Wall Street commentators, in discussing the owning of stocks versus bonds, often make the unwarranted assumption that last year's dividend rate on stock will continue into the future, the same as interest on a bond can be expected to do. When the current yield on stock happens to be no higher than on bonds, these advisers say an investor should sell stock and buy bonds. They ignore the question of whether the stock may change in value or in dividend, or both.

But when you buy stock at today's price, obviously you won't receive last year's dividends. If the price of a stock is lower than formerly, quite possibly it is because the com­pany has cut the dividend rate, or is expected to. And a rise in price of a stock implies that dividends will increase. So what good is a yield figure, obtained by dividing last year's dividends by the present price?

Here is a different way of judging the yield on stock. As­suming that when a man buys stock he expects to keep it for quite a while, he is interested in what the dividends are likely to be during several future years. The past record in­terests him only as it shows a trend that may continue into the future.

At the end of 1957, each of the older mutual funds pub­lished a statement of the results obtained each year from a purchase of shares in that fund fifteen years earlier, at the end of 1942. From such a record of one large, diversified common-stock fund, we develop these figures of yield, as­suming that a shareholder reinvested his capital-gain distribu­tions but took his income dividends in cash.
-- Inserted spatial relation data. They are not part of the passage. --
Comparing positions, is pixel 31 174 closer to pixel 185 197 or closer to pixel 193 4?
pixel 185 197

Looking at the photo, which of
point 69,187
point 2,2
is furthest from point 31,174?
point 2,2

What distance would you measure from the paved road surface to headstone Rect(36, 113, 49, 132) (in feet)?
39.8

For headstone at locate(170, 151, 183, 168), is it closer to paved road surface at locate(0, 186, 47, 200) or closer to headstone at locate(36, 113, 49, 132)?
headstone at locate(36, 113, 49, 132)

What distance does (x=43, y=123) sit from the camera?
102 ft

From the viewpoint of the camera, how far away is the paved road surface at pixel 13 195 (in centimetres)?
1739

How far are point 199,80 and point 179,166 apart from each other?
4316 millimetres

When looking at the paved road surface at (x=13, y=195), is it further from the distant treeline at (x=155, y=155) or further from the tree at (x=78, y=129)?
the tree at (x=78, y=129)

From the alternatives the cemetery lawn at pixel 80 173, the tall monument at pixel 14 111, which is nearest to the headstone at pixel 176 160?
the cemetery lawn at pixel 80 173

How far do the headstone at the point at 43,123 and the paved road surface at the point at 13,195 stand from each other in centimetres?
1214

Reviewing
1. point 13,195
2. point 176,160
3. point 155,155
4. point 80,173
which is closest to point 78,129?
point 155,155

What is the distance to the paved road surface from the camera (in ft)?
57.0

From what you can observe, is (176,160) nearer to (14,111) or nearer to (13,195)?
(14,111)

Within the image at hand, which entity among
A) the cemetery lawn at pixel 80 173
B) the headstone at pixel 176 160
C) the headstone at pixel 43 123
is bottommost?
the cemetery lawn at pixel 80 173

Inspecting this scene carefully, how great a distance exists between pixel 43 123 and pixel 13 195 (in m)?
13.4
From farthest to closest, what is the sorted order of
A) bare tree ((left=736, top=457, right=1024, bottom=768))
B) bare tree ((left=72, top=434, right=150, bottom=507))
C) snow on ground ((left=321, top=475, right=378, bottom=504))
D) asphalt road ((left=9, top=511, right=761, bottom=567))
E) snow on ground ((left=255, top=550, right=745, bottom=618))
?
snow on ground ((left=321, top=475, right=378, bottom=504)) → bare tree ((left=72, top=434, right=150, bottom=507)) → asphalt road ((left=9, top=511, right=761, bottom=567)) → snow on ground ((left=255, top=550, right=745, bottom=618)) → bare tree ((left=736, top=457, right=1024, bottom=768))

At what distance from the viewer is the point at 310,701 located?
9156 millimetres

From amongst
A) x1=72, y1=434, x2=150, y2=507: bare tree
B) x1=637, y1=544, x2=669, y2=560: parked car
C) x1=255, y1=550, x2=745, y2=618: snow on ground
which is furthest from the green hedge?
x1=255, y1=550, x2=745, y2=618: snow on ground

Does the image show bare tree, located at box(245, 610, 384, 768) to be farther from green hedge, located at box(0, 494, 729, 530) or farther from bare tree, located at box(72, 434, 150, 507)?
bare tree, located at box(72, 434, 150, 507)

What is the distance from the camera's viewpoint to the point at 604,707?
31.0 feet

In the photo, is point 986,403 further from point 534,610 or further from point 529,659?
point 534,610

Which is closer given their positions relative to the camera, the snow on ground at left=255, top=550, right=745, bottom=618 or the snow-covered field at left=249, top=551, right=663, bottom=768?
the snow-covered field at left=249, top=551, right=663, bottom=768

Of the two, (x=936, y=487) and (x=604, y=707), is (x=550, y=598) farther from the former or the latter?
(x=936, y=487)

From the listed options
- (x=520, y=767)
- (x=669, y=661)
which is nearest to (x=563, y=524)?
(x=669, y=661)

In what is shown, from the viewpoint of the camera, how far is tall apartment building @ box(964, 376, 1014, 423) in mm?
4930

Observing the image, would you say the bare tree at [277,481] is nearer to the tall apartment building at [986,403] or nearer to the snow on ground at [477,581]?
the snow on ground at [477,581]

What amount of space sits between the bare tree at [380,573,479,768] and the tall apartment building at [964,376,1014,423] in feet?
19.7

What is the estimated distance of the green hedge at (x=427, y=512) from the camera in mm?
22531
On shares bought at the end of 1942 income dividends in 1943 was 4.8 per cent of the cost. In each successive year they were larger than in the previous year. In the fifth year they were 7.0 per cent, the tenth year 10.9 per cent, the fifteenth year 15.7 per cent of cost. The increase is due largely to the rise in prosperity and inflation that tended to lift corporate-dividend rates generally during those fifteen years. Earlier, in the 1930's, the great depression had caused dividends gen­erally to drop.

Two mutual funds can be alike to the extent that each is a well managed, broadly diversified common-stock fund, and still the current yield on Fund A may be 1.5 per cent, and on Fund B 7.5 per cent, five times as much. Which fund is a better buy? It depends on what sort of results an investor wants. Fund B has chosen for its portfolio a group of stocks with high current yields. Fund A has picked stocks with low current yields—which is the same as saying that its portfolio contains stocks that are priced high in comparison to their dividends, the reason being that the market values of these stocks, or their dividends, or both, are expected to rise faster than those of other stocks.

Before buying shares in any mutual fund, a cautious in­vestor examines and compares the past performance of the fund on both dividends and change in market value over a period of at least ten years. The fifteen-year dividend record given above is for a fund whose investment policy lies be­tween the extremes of those with a high current yield and those emphasizing future growth.

To make sense, it seems to us that on common stock in­stead of the usual phrasing "What is the yield?" we must change the question to ask, "What was the yield?" That is, if a person bought the stock on a certain date and held it for so many years, what were the dividends figured as a percent of his cost? This interpretation of the question is illus­trated in the example a page or so above, of the trend of dividends during fifteen years on stock bought at the end of 1942.